Симфонический оркестр исполняет "Израиль в Египте" Генделя.
В этих концертах под открытым небом меня всегда потрясает резкое противоречие между разряженной в лоск публикой, расположившейся в своих креслах, с самодовольным видом вбирающей звуки музыки, и скоплением людей, толпящимся на обочинах поля. Это, в основном, бедняки, возчики, чернорабочие, старые проститутки, чьи руки протянуты к обрывкам звуков, словно это звучат молитвы, которые можно достать рукой. Молитвы летят на крыльях симфонии в сторону благодатных островов, о которых мечтает человек.
Речь ведь о Роке, и вот, один из французских Ротшильдов, явных, хотя, и дальних, потомков сынов Израиля, вышедших из Египта, является на концерт. Это приводит в волнение чувства графини сильнее, чем моя лекция о жемчужинах музыки Генделя.
Он же, вероятно, тоже положил на нее глаз, и, естественно, тут же приглашен занять мое место.
Так я вытеснен из почтенного круга, и оказываюсь среди униженных, и оскорбленных, и отверженных, в полной мере познав страдания сынов Израиля, харкающих кровью в Египте без всякой помощи от музыки Генделя.
Нет, я не испытываю никакой вражды к парижанину Ротшильду, который отнял у меня любимую графиню. Наоборот, я наполняюсь почтением к богачу, способному, как волшебник, успокоить волны ненависти и омерзения мира, которые заглушены волшебным шорохом его золота.
Пока чужеземец Ротшильд проводит время с графиней, я наблюдаю за одной из слушательниц Генделя, выглядящей как сестра-близнец смуглой проститутки из публичного дома в Пфорте. Эта потасканная Венера явно явилась в это людское скопление не из любви к музыке Генделя. Печать болезни лежит на всем облике этой жрицы любви, украшенной гниением, подобно Нане, героине романа "Нана" Золя.
В ту ночь, в приступе позора и собственного омерзения, я переспал с ней.
И теперь врачи дома умалишенных готовят патологические данные в отчете главному врачу, который взвешивает меня, подобно Яхве, на весах добра и зла.
Ханжеский конклав врачей видит во мне ужасный образец гения, сошедшего с ума, потому что я выступил против Десяти заповедей, и мне – отмщение середняков, восстающих против одиночек-гениев, которые будут судимы по масштабу этих середняков, по испытанным чудным правилам сброда.
Осенью следующего года внезапным, как всегда, потрясением, выбившим на время почву из-под моих ног, является открытие Артура Шопенгауэра.
В сентябре тысяча восемьсот шестьдесят четвертого года я заканчиваю обучение в Пфорте и, сдав экзамены, возвращаюсь в Наумбург.

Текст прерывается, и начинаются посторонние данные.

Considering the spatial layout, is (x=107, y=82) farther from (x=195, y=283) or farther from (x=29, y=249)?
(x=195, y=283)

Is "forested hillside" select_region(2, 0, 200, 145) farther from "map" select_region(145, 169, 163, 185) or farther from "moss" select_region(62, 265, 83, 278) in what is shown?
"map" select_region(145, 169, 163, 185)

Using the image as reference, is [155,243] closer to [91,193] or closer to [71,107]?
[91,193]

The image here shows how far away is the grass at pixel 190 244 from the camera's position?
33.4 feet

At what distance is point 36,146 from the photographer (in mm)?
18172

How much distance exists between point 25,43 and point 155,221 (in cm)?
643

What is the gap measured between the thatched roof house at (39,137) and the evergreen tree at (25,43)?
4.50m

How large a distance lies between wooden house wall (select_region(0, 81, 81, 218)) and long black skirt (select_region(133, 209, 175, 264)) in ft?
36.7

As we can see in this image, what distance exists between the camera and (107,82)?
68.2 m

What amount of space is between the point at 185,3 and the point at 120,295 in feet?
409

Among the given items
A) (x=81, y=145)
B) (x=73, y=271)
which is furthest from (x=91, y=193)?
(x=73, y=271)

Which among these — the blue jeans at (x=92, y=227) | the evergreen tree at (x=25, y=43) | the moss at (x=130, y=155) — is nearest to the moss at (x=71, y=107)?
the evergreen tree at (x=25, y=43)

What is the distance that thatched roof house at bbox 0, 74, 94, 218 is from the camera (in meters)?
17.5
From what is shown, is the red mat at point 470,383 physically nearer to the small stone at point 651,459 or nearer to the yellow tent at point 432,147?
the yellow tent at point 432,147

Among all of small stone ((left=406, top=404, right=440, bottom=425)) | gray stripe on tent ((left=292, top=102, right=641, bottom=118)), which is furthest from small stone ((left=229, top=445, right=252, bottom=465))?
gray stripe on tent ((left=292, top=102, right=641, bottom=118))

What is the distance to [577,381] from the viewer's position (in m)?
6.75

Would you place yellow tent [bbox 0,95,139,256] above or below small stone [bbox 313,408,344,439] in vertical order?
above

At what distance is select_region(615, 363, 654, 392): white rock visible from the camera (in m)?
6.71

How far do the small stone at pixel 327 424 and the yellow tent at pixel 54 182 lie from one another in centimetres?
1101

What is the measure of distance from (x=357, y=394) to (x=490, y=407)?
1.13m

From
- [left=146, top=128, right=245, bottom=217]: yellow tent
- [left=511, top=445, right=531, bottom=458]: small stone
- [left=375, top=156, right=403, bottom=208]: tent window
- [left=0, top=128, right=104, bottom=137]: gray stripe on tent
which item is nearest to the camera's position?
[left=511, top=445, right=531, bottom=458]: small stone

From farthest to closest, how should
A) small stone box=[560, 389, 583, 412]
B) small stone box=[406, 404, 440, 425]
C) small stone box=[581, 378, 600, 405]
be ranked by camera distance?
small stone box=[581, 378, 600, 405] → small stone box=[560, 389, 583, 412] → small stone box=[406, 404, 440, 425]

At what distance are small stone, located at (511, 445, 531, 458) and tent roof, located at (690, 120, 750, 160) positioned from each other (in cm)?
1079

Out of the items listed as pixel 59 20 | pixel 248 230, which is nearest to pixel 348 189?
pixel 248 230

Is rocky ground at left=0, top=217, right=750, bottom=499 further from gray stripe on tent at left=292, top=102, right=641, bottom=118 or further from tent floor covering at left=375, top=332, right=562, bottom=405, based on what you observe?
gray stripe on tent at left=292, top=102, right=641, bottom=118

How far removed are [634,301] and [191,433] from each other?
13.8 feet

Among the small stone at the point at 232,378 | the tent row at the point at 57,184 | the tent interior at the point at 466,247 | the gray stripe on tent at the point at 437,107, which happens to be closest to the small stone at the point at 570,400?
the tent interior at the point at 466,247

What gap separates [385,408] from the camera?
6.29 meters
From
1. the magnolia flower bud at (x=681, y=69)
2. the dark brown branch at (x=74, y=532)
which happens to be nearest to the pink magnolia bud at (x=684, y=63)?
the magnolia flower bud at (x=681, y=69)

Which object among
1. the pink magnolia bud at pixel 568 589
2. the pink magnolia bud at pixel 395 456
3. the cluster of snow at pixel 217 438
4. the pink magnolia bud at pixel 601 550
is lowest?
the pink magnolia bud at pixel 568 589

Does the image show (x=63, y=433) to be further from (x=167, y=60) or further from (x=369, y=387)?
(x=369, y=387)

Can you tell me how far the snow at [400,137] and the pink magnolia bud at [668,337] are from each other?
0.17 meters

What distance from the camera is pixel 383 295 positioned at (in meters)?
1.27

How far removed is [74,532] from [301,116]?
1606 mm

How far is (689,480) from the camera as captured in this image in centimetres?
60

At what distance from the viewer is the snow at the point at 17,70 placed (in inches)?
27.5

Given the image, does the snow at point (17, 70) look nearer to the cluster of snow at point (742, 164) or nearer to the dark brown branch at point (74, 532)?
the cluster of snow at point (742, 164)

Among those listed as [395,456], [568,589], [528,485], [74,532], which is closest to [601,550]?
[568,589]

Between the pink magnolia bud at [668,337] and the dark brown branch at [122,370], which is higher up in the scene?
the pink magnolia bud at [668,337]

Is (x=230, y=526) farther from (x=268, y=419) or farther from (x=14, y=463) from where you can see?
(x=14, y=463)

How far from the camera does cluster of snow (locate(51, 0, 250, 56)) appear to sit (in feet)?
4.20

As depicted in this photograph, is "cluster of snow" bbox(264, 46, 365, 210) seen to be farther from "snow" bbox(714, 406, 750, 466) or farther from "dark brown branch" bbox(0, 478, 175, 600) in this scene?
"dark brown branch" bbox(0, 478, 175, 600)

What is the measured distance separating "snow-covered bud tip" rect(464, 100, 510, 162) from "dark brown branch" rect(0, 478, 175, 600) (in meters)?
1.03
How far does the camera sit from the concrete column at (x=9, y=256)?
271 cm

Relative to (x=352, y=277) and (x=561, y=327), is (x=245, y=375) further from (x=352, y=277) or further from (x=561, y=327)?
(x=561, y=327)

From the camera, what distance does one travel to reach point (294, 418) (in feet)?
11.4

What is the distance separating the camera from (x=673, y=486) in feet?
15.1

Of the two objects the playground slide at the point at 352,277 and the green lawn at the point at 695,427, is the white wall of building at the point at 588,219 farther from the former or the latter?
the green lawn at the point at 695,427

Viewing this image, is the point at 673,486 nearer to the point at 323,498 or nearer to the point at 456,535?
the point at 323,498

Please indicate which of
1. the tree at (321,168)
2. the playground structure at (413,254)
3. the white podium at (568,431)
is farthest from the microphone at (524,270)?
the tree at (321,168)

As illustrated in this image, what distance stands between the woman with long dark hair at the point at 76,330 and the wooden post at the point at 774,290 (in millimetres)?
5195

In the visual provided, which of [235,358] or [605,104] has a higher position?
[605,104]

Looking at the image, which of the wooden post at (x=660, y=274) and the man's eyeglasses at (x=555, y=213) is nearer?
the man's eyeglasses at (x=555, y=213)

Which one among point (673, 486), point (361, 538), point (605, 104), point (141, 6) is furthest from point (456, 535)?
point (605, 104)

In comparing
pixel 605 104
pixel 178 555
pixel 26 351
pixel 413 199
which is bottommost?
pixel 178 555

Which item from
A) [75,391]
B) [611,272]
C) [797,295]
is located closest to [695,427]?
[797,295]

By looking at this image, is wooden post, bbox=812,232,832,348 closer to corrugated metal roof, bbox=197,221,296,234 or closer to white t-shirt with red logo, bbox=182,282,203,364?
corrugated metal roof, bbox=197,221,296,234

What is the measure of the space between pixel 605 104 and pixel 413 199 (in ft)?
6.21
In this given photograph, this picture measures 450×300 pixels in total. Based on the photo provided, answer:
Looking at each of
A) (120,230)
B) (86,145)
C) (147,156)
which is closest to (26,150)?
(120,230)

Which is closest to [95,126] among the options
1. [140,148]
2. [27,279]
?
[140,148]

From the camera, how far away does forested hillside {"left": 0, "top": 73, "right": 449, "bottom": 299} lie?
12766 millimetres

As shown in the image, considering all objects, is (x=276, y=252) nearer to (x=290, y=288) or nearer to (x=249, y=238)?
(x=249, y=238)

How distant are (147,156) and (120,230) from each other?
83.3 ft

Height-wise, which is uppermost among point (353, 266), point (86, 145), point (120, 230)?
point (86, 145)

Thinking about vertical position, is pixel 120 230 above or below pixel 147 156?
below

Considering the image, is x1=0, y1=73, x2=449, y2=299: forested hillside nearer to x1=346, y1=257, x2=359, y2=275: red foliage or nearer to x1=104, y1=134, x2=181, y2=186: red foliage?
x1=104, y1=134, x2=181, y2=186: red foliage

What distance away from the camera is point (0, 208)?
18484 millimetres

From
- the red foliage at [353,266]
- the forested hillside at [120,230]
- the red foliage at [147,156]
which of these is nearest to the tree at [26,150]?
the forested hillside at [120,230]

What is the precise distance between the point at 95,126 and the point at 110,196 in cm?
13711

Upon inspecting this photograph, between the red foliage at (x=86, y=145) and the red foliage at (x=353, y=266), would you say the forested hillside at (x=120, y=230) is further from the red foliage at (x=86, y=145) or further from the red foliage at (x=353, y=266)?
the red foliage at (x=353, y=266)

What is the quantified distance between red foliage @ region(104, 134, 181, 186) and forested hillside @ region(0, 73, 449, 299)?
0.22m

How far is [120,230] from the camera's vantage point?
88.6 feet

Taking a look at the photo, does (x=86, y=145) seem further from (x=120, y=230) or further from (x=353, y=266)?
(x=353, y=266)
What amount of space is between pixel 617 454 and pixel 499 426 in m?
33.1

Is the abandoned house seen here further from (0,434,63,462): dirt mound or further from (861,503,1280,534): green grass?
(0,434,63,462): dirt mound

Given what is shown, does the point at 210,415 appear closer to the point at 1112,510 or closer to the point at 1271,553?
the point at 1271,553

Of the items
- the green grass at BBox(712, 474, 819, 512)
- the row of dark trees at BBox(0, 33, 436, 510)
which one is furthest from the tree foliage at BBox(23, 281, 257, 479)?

Еще до этого я принял решение продолжить учебу в Боннском университете, и по желанию матери записаться в университет на теологическое отделение.
Шестнадцатого октября, завершив небольшое путешествие по Рейну и Пфальцу, вместе с моим другом Дёйссеном, мы приезжаем в Бонн.
После почти казарменных порядков Пфорты нас полностью захватывает безалаберная студенческая жизнь, с обязательными пирушками и поединками на рапирах. Вокруг все ходят и гордятся шрамами. Но мне весьма быстро надоедают эти развлечения. Я ведь все же решил записаться на четыре филологических семинара к профессору Ричлю, который уезжает преподавать в Лейпцигский университет. Я следую за ним.
Параллельно учебе мое образование на ниве любви продолжается и в Лейпциге. Оно вносит глубокий раскол в мою молодую жизнь.
В Лейпциге моя похоть знания соединяется с галлюцинациями, связанными с женщинами, в которых я объединяю святых и жриц любви, как бы храня в этом дуализм апостола Павла в традициях моих отцов-лютеран, дуализм, который выражает раскол в самом обществе.
В стеклянной теплице графини в Пфорте я видел тропические растения, подобные сплетенным членам любовников – свивающимся в мощном соитии природы – космическом соитии земли и неба, слитом в похоти и приводящим в движение колеса мировой жизни.
Там, в стеклянной теплице, соблазнила меня графиня в первый раз.
Эта растительность, пестрая и сочная, возбуждает во мне желание внести все разбросанные прелести естества, данные мне Богом, в плоть женщины, таящие в себе все опьянение рая и ада. В стеклянной теплице я вижу всю жизнь, захваченную всеобщей похотью, в судорогах наслаждения.
В Лейпциге же мне становится ясно, что ученики колледжа перенесли поиски истины в трактиры и публичные дома, и что упражнения по совокуплению видятся им гораздо более важными, чем изучение теорий эстетики Аристотеля или воли как представления Шопенгауэра.
Под руководством графини я стал посланником Приапа, намного более опытным, чем большинство моих товарищей.
Да и могли ли они многому научиться в объятиях служанок, кроме обычных обнимок, подсмотренных в комнатах индусских и японских куртизанок, обученных тонкостям эротики, изучаемых ими с такой же тщательностью, как педантичные ученые изучают каждую ноту и знак в Священном Писании?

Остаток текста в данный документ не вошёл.